**TASK BRIEF:** Starting at the line that has "https://beyond-jpn.com/" and stopping after the line that has "第57话 闯关游戏63", reproduce the listing below exactly; omit everything else.

**AVAILABLE RECORDS:**
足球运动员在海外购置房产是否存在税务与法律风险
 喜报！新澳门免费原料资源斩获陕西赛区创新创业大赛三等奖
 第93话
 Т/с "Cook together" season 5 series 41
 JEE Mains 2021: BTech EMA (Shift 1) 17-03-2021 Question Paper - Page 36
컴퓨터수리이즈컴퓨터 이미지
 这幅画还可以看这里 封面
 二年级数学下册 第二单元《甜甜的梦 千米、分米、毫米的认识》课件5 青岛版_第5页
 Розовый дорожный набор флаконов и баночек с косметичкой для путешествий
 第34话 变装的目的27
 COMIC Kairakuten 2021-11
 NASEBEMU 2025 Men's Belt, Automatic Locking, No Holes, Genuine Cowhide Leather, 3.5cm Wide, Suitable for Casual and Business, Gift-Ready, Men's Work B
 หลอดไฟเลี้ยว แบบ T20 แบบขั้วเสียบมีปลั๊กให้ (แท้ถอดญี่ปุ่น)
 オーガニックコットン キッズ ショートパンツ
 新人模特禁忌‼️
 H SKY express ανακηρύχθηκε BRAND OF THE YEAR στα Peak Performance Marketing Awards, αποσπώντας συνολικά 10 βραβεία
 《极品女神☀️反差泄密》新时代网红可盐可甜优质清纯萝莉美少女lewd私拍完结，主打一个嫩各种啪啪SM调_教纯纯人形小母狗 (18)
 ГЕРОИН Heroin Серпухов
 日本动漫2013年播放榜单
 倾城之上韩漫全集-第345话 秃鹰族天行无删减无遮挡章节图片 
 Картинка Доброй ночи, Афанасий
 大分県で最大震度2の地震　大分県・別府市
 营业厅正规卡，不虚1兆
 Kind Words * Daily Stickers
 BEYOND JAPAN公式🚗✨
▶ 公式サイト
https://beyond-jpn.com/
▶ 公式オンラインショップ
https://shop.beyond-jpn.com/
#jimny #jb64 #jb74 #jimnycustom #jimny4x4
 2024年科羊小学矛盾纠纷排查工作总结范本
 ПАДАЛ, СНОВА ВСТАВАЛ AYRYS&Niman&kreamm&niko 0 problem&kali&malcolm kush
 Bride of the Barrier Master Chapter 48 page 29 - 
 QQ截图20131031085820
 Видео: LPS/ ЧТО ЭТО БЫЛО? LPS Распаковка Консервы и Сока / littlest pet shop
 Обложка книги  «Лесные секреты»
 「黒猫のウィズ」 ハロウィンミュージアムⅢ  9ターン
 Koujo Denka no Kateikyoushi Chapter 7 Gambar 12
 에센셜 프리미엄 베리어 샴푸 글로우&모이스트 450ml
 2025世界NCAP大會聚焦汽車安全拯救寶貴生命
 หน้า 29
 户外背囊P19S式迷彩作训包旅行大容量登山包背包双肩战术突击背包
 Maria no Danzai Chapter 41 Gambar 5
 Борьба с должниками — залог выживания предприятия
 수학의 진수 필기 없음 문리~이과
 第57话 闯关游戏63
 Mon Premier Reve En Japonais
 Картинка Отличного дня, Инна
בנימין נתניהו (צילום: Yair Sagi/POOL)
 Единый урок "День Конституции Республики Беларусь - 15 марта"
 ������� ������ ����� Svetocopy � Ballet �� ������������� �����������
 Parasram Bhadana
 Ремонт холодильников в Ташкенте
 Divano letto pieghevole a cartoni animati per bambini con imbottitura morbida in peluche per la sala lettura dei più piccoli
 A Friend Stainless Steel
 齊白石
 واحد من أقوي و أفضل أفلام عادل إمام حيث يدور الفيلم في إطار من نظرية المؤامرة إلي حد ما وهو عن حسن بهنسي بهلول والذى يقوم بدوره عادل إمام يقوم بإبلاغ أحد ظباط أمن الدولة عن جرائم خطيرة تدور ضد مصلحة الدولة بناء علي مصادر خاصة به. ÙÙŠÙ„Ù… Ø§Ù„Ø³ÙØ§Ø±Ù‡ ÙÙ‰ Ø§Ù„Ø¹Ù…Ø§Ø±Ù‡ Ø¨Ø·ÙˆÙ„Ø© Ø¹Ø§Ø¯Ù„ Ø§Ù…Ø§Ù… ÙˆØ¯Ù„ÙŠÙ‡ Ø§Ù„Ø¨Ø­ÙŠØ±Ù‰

**RESULT OF THIS EXERCISE:**
https://beyond-jpn.com/
▶ 公式オンラインショップ
https://shop.beyond-jpn.com/
#jimny #jb64 #jb74 #jimnycustom #jimny4x4
 2024年科羊小学矛盾纠纷排查工作总结范本
 ПАДАЛ, СНОВА ВСТАВАЛ AYRYS&Niman&kreamm&niko 0 problem&kali&malcolm kush
 Bride of the Barrier Master Chapter 48 page 29 - 
 QQ截图20131031085820
 Видео: LPS/ ЧТО ЭТО БЫЛО? LPS Распаковка Консервы и Сока / littlest pet shop
 Обложка книги  «Лесные секреты»
 「黒猫のウィズ」 ハロウィンミュージアムⅢ  9ターン
 Koujo Denka no Kateikyoushi Chapter 7 Gambar 12
 에센셜 프리미엄 베리어 샴푸 글로우&모이스트 450ml
 2025世界NCAP大會聚焦汽車安全拯救寶貴生命
 หน้า 29
 户外背囊P19S式迷彩作训包旅行大容量登山包背包双肩战术突击背包
 Maria no Danzai Chapter 41 Gambar 5
 Борьба с должниками — залог выживания предприятия
 수학의 진수 필기 없음 문리~이과
 第57话 闯关游戏63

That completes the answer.